Twenty Rhododendron catawbiense Michx. representing cultivars ‘Grandiflorum’, ‘English Roseum’, ‘Roseum Elegans’, and ‘Roseum Pink’ were selected from an established understory planting in an arboretum collection in Charlotte, NC, USA. The rhododendrons were planted in 2011 or 2012, now averaging approximately 2.5 m tall (SE = 0.1 m) and 2.0 m wide (SE = 0.1 m). Plants received supplemental overhead irrigation once per week with additional precipitation of 26.2 cm over the course of the study. Average daytime temperature was approximately 20 °C (range of 15 to 26 °C).

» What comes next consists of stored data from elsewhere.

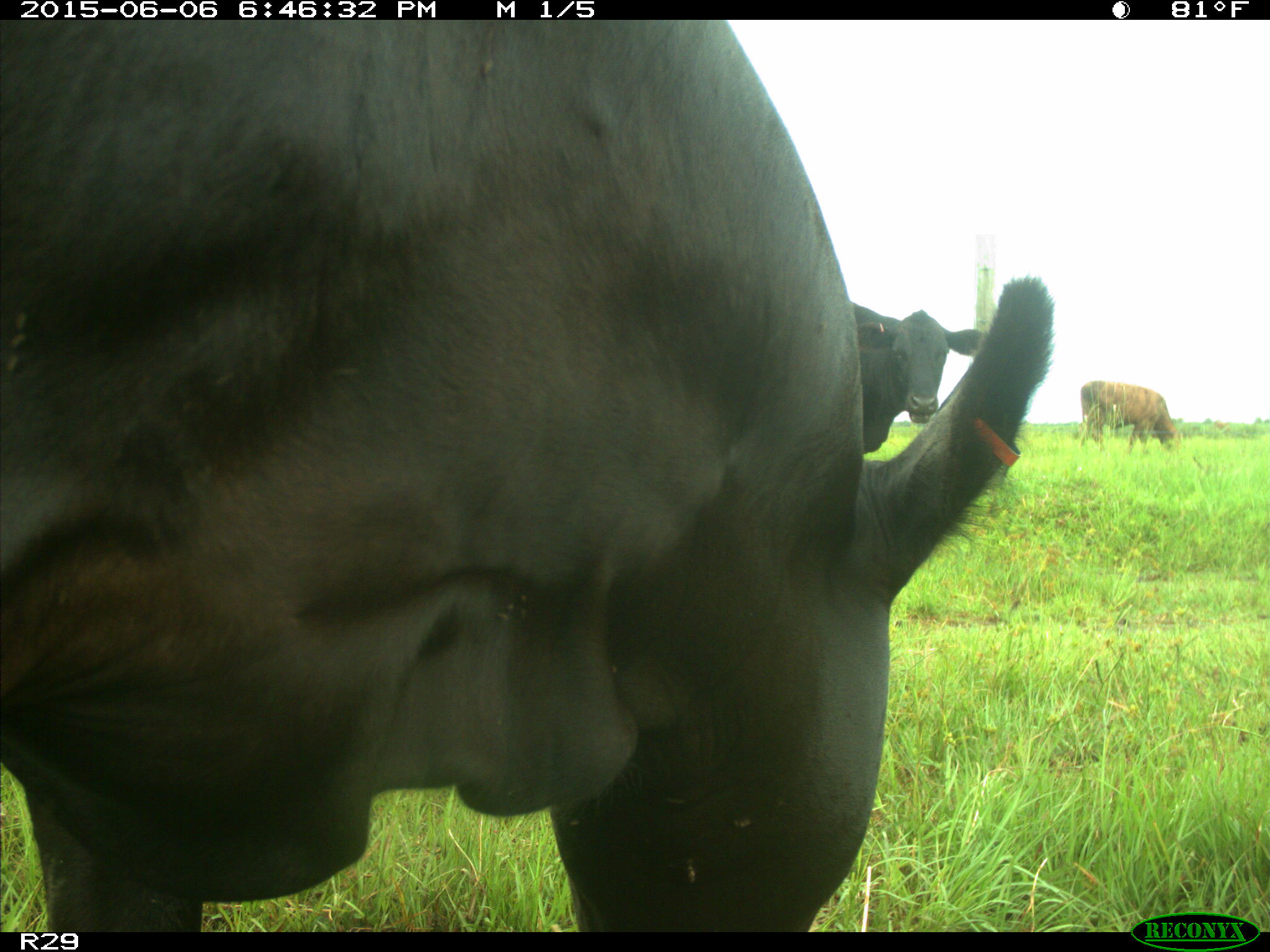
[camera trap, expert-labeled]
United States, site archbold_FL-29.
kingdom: Animalia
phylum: Chordata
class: Mammalia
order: Artiodactyla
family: Bovidae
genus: Bos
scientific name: Bos taurus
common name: domestic cow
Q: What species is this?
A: Bos taurus (domestic cow).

Treatments were applied on 2023 April 13 and consisted of Fortiphite, Reliant Dry Phite 28G, Reliant L, Phosphite tablets (Doggett Corporation, Lebanon, NJ, USA) and non-treated controls, with 4 replicates per treatment. Due to potential cultivar variation, we purposefully spread treatment replicates for this experiment evenly across cultivars. Fortiphite (n = 4), Reliant Dry Phite 28G (n = 4), and Reliant L (n = 4) were applied to 2 ‘Grandiflorum’ and 1 each of ‘English Roseum’ and ‘Roseum Elegans’. Phosphite tablets were applied to 2 ‘Grandiflorum’ and 2 ‘English Roseum’. Non-treated controls consisted of 2 ‘Grandiflorum’ and 1 each of ‘Roseum Elegans’ and ‘Roseum Pink’. All products were applied per the manufacturers’ rate recommendations to an area equivalent to the dripline of each rhododendron (Table 1). Fortiphite was applied as a solution at 113 mL/ft2 and Reliant L was applied as a solution at 1.2 L/ft2. Reliant Dry Phite 28G was broadcast on the soil surface, and phosphite tablets were buried in the soil, evenly spaced, and then watered in with the equivalent of 2.54 cm of water (2.8 L/ft2). Non-treated controls received only water, in the same amount. All treatments were applied within the dripline of each rhododendron.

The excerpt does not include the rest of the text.